> [Provided passage]:
## START

For instance, in 2009, First City Monument Bank Plc (FCMB) was named as the “Best Telecom Supporting Bank in Nigeria” at the Nigerian Annual Telecoms Awards (First City Monument Bank Plc (FCMB) 2009) , after showing strong commitment and support to the telecoms sector. FCMB’s contribution was stated thus:

“The overwhelming initial financing support your bank offered the early beginners of telecom services remains unforgettable in the making of those strong brands. Such strong brands include the then Econet, now Zain, and Helios Towers in the Infrastructural sub-Sector. FCMB’s supports were indeed commendable and deserving of an award as this.”

Consequently, taking public and private support for the telecom industry together, the tremendous growth of the telecom industry has similarly and effectively led to the increased maturity and sophistication of individual networks, which have further ushered in intense competition amongst the industry players. As a result, while the NCC has recognized that effective competition in the various communications markets in Nigeria will, in turn, encourage sustainable investment, growth, and innovation to the benefit of the entire Industry and its consumers, the NCC has come to acknowledge that market conditions may preclude effective competition in certain market segments. As a result, the NCC has published the Nigerian Competition Practices Regulations (2007) .

Yet, uncertainty, which pervades most areas of Nigerian statutory regulation, has slipped into the Nigerian telecom sector. Thus, it appears that the regulation of competition is shared between the NCC, Securities and Exchange Commission (SEC) under the Investment and Securities Act, Cap 29, Laws of the Federation of Nigeria (“ISA 2007”) , and, where the field of telecom intersects with energy, the Nigerian Electric Regulatory Commission, 2005 (NERC 2005) . In addition, the Federal Inland Revenue Service (FIRS), under Section 29(12) of the Nigeria Companies Income Tax Act (CITA 2004) , also has power to issue clearance certificates regarding outstanding capital gains tax that may occur.

Section 118, of the ISA 2007 , identifies three broad categories of merger threshold that constitute merger control: a) small merger (transactions involving N500,000,000.00); b) intermediate merger (transactions between N500,000,000.00 - N5 billion); and c) Upper merger (transactions involving N5 billion and above). While the small merger does not require a prior approval from SEC, notice, upon conclusion of the merger to the SEC is required.

While section 90 of the Nigerian Communications Act 2004 (NCA 2004) appears to confer, exclusively, on the NCC the power to regulate competition in the telecom sector, however, Section 118 of the Investment and Securities Act (“ISA 2007”) , also vests in SEC the power of merger control, i.e., either to approve or to disapprove any application for intermediate and/or large mergers in Nigeria, with the Federal High court having the power to sanction such mergers.

## END

> [Provided data]:
## START

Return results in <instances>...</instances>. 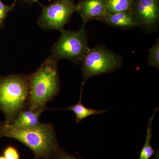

## END

> [Brief]: Transcribe the passage on Nigerian telecom regulation from "While section 90" up to and including "sanction such mergers.". None of the data is needed here.

> [Result of this task]:
While section 90 of the Nigerian Communications Act 2004 (NCA 2004) appears to confer, exclusively, on the NCC the power to regulate competition in the telecom sector, however, Section 118 of the Investment and Securities Act (“ISA 2007”) , also vests in SEC the power of merger control, i.e., either to approve or to disapprove any application for intermediate and/or large mergers in Nigeria, with the Federal High court having the power to sanction such mergers.